Figure 3. Treatment of SMC (Myh11-CreER^T2-eYFP) and EC (Cdh5-CreER^T2-eYFP)-lineage tracing Apoe^−/− mice with advanced atherosclerotic lesions with the senolytic drug ABT-263 (100mg/kg/bw) was associated with a marked reduction in the number of SMC within BCA lesions but an increase in EC-derived cells undergoing EndoMT although the latter did not result in increased investment of EC-derived α-SMA+ cells into the fibrous cap.

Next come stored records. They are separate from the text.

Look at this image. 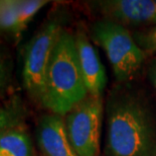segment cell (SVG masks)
<instances>
[{"mask_svg": "<svg viewBox=\"0 0 156 156\" xmlns=\"http://www.w3.org/2000/svg\"><path fill=\"white\" fill-rule=\"evenodd\" d=\"M92 4L104 16L125 28L156 25V1L154 0H105Z\"/></svg>", "mask_w": 156, "mask_h": 156, "instance_id": "8992f818", "label": "cell"}, {"mask_svg": "<svg viewBox=\"0 0 156 156\" xmlns=\"http://www.w3.org/2000/svg\"><path fill=\"white\" fill-rule=\"evenodd\" d=\"M17 21V1H0V32L11 34L14 36Z\"/></svg>", "mask_w": 156, "mask_h": 156, "instance_id": "8fae6325", "label": "cell"}, {"mask_svg": "<svg viewBox=\"0 0 156 156\" xmlns=\"http://www.w3.org/2000/svg\"><path fill=\"white\" fill-rule=\"evenodd\" d=\"M48 1L42 0H27V1H17V21L14 38L20 39L23 32L25 31L32 18Z\"/></svg>", "mask_w": 156, "mask_h": 156, "instance_id": "30bf717a", "label": "cell"}, {"mask_svg": "<svg viewBox=\"0 0 156 156\" xmlns=\"http://www.w3.org/2000/svg\"><path fill=\"white\" fill-rule=\"evenodd\" d=\"M0 156H34V144L22 112L0 131Z\"/></svg>", "mask_w": 156, "mask_h": 156, "instance_id": "9c48e42d", "label": "cell"}, {"mask_svg": "<svg viewBox=\"0 0 156 156\" xmlns=\"http://www.w3.org/2000/svg\"><path fill=\"white\" fill-rule=\"evenodd\" d=\"M79 62L90 95L102 97L107 85V75L105 67L94 46L83 29H79L75 35Z\"/></svg>", "mask_w": 156, "mask_h": 156, "instance_id": "ba28073f", "label": "cell"}, {"mask_svg": "<svg viewBox=\"0 0 156 156\" xmlns=\"http://www.w3.org/2000/svg\"><path fill=\"white\" fill-rule=\"evenodd\" d=\"M20 112H22V108L17 101H11L0 108V131Z\"/></svg>", "mask_w": 156, "mask_h": 156, "instance_id": "5bb4252c", "label": "cell"}, {"mask_svg": "<svg viewBox=\"0 0 156 156\" xmlns=\"http://www.w3.org/2000/svg\"><path fill=\"white\" fill-rule=\"evenodd\" d=\"M103 98L88 95L65 116L69 140L78 156H99Z\"/></svg>", "mask_w": 156, "mask_h": 156, "instance_id": "5b68a950", "label": "cell"}, {"mask_svg": "<svg viewBox=\"0 0 156 156\" xmlns=\"http://www.w3.org/2000/svg\"><path fill=\"white\" fill-rule=\"evenodd\" d=\"M62 31L58 18H49L25 45L22 59V83L32 101L41 105L46 72L55 43Z\"/></svg>", "mask_w": 156, "mask_h": 156, "instance_id": "277c9868", "label": "cell"}, {"mask_svg": "<svg viewBox=\"0 0 156 156\" xmlns=\"http://www.w3.org/2000/svg\"><path fill=\"white\" fill-rule=\"evenodd\" d=\"M36 141L44 156H78L69 140L65 117L45 114L39 118Z\"/></svg>", "mask_w": 156, "mask_h": 156, "instance_id": "52a82bcc", "label": "cell"}, {"mask_svg": "<svg viewBox=\"0 0 156 156\" xmlns=\"http://www.w3.org/2000/svg\"><path fill=\"white\" fill-rule=\"evenodd\" d=\"M93 40L105 51L115 78L120 84L132 81L146 59L127 28L108 19H101L91 26Z\"/></svg>", "mask_w": 156, "mask_h": 156, "instance_id": "3957f363", "label": "cell"}, {"mask_svg": "<svg viewBox=\"0 0 156 156\" xmlns=\"http://www.w3.org/2000/svg\"><path fill=\"white\" fill-rule=\"evenodd\" d=\"M147 75L149 80H150L152 85H153V87L156 89V57L151 59V61L149 62Z\"/></svg>", "mask_w": 156, "mask_h": 156, "instance_id": "9a60e30c", "label": "cell"}, {"mask_svg": "<svg viewBox=\"0 0 156 156\" xmlns=\"http://www.w3.org/2000/svg\"><path fill=\"white\" fill-rule=\"evenodd\" d=\"M88 95L75 35L62 29L48 64L41 105L51 114L65 117Z\"/></svg>", "mask_w": 156, "mask_h": 156, "instance_id": "7a4b0ae2", "label": "cell"}, {"mask_svg": "<svg viewBox=\"0 0 156 156\" xmlns=\"http://www.w3.org/2000/svg\"><path fill=\"white\" fill-rule=\"evenodd\" d=\"M132 36L146 55L156 53V25L136 29L132 32Z\"/></svg>", "mask_w": 156, "mask_h": 156, "instance_id": "7c38bea8", "label": "cell"}, {"mask_svg": "<svg viewBox=\"0 0 156 156\" xmlns=\"http://www.w3.org/2000/svg\"><path fill=\"white\" fill-rule=\"evenodd\" d=\"M105 156H156V112L143 92L120 84L106 102Z\"/></svg>", "mask_w": 156, "mask_h": 156, "instance_id": "6da1fadb", "label": "cell"}, {"mask_svg": "<svg viewBox=\"0 0 156 156\" xmlns=\"http://www.w3.org/2000/svg\"><path fill=\"white\" fill-rule=\"evenodd\" d=\"M12 78V61L8 51L0 45V98L8 91Z\"/></svg>", "mask_w": 156, "mask_h": 156, "instance_id": "4fadbf2b", "label": "cell"}]
</instances>
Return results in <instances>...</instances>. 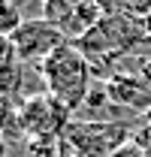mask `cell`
<instances>
[{
	"instance_id": "8",
	"label": "cell",
	"mask_w": 151,
	"mask_h": 157,
	"mask_svg": "<svg viewBox=\"0 0 151 157\" xmlns=\"http://www.w3.org/2000/svg\"><path fill=\"white\" fill-rule=\"evenodd\" d=\"M21 21H24V15H21V9L12 3V0H0V33H15L21 27Z\"/></svg>"
},
{
	"instance_id": "17",
	"label": "cell",
	"mask_w": 151,
	"mask_h": 157,
	"mask_svg": "<svg viewBox=\"0 0 151 157\" xmlns=\"http://www.w3.org/2000/svg\"><path fill=\"white\" fill-rule=\"evenodd\" d=\"M145 30H148V33H151V12H148V15H145Z\"/></svg>"
},
{
	"instance_id": "14",
	"label": "cell",
	"mask_w": 151,
	"mask_h": 157,
	"mask_svg": "<svg viewBox=\"0 0 151 157\" xmlns=\"http://www.w3.org/2000/svg\"><path fill=\"white\" fill-rule=\"evenodd\" d=\"M57 157H85V154L76 148L70 139H64V136H60V139H57Z\"/></svg>"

(A) Experimental design for figures B-E, SMC-lineage tracing Apoe^−/−mice were fed a WD for 18 weeks followed by 100mg/kg/bw ABT-263 treatment on WD for 6 weeks. (B) Representative confocal images of co-staining for eYFP (for detecting SMC), α-SMA⁺, and DAPI in advanced BCA lesions from experiment A. The confocal images show a maximum intensity projection ×20 zoom and a scale bar of 100μm. (C) α-SMA⁺ cap area normalized to lesion area (α-SMA⁺ cap area/Lesion area). (D) Quantification of the percentage of SMC-derived (Myh11-eYFP⁺/DAPI⁺) cells in the fibrous cap, and (E) quantification of the % SMC-derived α-SMA⁺ (Myh11-eYFP⁺ α-SMA⁺/α-SMA⁺) cells in the fibrous cap. (F) The experimental design for figures H-J, EC-lineage tracing Apoe^−/− mice were fed a WD for 18 weeks followed by 100mg/kg/bw ABT-263 treatment on WD for 6 weeks. (G) Probability of survival (Kaplan-Meier curve). (H) Representative confocal images of co-staining for eYFP (for detecting EC), α-SMA⁺, and DAPI in advanced BCA lesions from experiment F. (I) Quantification of the percentage of EC-derived Cdh5-eYFP⁺ DAPI⁺ cells in the fibrous cap, and (J) quantification of the percentage of EC-derived α-SMA⁺ (Cdh5-eYFP+ α-SMA⁺/ α-SMA⁺) cells in the fibrous cap. The two-way ANOVA method was used for statistical analyses in C-E and H-J. Biologically independent animals are indicated as individual dots. Error bars are shown with the SEM. A Mantel-Cox test was used for G. The p-values are indicated on the figures.